====== Stored data ======
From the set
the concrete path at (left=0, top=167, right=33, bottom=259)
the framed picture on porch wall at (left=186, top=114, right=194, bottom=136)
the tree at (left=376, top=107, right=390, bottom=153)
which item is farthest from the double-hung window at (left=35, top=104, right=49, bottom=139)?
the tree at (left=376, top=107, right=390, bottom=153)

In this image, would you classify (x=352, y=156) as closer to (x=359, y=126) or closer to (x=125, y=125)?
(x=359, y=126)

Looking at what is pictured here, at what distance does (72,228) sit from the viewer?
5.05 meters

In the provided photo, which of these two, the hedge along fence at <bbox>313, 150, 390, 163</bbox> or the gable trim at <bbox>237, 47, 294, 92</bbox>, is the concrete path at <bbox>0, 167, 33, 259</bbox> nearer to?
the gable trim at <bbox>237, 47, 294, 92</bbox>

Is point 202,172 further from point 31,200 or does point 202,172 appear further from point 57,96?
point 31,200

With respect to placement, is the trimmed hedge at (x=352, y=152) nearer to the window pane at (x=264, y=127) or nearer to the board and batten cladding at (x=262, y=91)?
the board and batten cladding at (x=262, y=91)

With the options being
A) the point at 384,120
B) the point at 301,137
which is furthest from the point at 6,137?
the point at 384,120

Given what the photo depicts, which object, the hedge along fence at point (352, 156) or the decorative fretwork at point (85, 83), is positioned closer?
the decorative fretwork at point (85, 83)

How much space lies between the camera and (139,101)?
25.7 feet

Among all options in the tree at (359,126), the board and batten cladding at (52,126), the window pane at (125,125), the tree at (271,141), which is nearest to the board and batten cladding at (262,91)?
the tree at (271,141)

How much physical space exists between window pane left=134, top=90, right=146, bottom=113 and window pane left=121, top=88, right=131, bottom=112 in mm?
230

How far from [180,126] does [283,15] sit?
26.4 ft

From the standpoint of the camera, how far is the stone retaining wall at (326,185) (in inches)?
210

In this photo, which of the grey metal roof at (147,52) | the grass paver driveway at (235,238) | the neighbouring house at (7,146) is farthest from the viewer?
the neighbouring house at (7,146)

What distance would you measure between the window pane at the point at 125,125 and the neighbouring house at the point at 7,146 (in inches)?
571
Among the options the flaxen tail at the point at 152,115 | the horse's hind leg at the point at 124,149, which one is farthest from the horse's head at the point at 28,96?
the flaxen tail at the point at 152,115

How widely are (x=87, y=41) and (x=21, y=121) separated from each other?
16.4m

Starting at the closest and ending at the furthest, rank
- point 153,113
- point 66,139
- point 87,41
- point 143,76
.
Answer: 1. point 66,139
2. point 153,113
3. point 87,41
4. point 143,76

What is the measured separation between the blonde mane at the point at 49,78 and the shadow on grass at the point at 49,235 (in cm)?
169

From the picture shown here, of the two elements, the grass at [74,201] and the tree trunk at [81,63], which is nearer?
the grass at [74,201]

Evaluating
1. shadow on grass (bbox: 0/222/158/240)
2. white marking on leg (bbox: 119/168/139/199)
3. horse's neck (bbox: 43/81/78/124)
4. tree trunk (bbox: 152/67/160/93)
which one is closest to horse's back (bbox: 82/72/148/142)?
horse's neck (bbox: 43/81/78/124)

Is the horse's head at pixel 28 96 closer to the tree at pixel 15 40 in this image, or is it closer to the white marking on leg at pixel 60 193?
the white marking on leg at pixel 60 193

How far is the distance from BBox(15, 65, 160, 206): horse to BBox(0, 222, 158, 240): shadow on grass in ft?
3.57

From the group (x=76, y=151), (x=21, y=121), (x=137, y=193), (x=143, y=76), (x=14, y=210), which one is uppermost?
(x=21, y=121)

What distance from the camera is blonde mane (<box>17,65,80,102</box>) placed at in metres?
======
> _What the task asks_:
Please select each line from the rows above that contains the word "white". Case counts.

> _Completed task_:
2. white marking on leg (bbox: 119/168/139/199)
Is the horse's head at pixel 28 96 closer to the tree at pixel 15 40 in this image, or is it closer to the white marking on leg at pixel 60 193?
the white marking on leg at pixel 60 193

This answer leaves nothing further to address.